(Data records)
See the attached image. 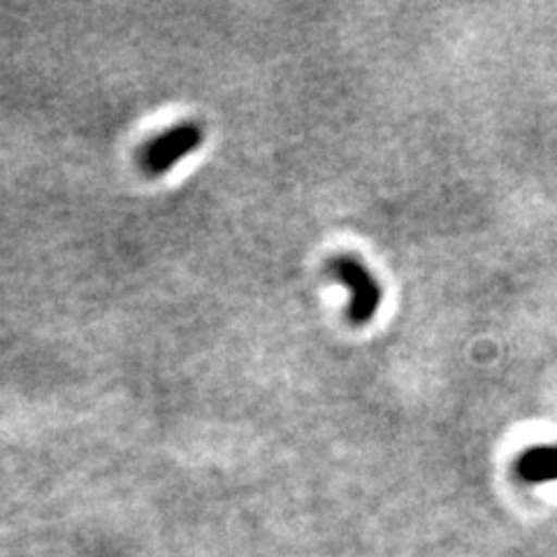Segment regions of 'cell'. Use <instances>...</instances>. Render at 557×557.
<instances>
[{
	"label": "cell",
	"mask_w": 557,
	"mask_h": 557,
	"mask_svg": "<svg viewBox=\"0 0 557 557\" xmlns=\"http://www.w3.org/2000/svg\"><path fill=\"white\" fill-rule=\"evenodd\" d=\"M330 278H335L348 293V307L346 317L354 325H368L374 321L376 311L381 307V286L370 268L362 263L360 258L339 253L327 260L325 265Z\"/></svg>",
	"instance_id": "cell-1"
},
{
	"label": "cell",
	"mask_w": 557,
	"mask_h": 557,
	"mask_svg": "<svg viewBox=\"0 0 557 557\" xmlns=\"http://www.w3.org/2000/svg\"><path fill=\"white\" fill-rule=\"evenodd\" d=\"M205 139V128L198 121H182V124H174L161 135L139 149V168L149 177H161L172 165L182 161L184 156L196 151Z\"/></svg>",
	"instance_id": "cell-2"
},
{
	"label": "cell",
	"mask_w": 557,
	"mask_h": 557,
	"mask_svg": "<svg viewBox=\"0 0 557 557\" xmlns=\"http://www.w3.org/2000/svg\"><path fill=\"white\" fill-rule=\"evenodd\" d=\"M516 474L525 483L557 481V444H536L520 453Z\"/></svg>",
	"instance_id": "cell-3"
}]
</instances>
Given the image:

▶ [Directions for this task]:
Find each line in the items that contains the string "http" and copy those lines. Match case exactly.

▶ [Expected output]:
	"mask_svg": "<svg viewBox=\"0 0 557 557\" xmlns=\"http://www.w3.org/2000/svg\"><path fill=\"white\" fill-rule=\"evenodd\" d=\"M330 278H335L348 293V307L346 317L354 325H368L374 321L376 311L381 307V286L370 268L362 263L360 258L339 253L327 260L325 265Z\"/></svg>",
	"mask_svg": "<svg viewBox=\"0 0 557 557\" xmlns=\"http://www.w3.org/2000/svg\"><path fill=\"white\" fill-rule=\"evenodd\" d=\"M205 139V128L198 121H182V124H174L161 135L139 149V168L149 177H161L172 165L182 161L184 156L196 151Z\"/></svg>",
	"mask_svg": "<svg viewBox=\"0 0 557 557\" xmlns=\"http://www.w3.org/2000/svg\"><path fill=\"white\" fill-rule=\"evenodd\" d=\"M516 474L525 483L557 481V444H536L520 453Z\"/></svg>",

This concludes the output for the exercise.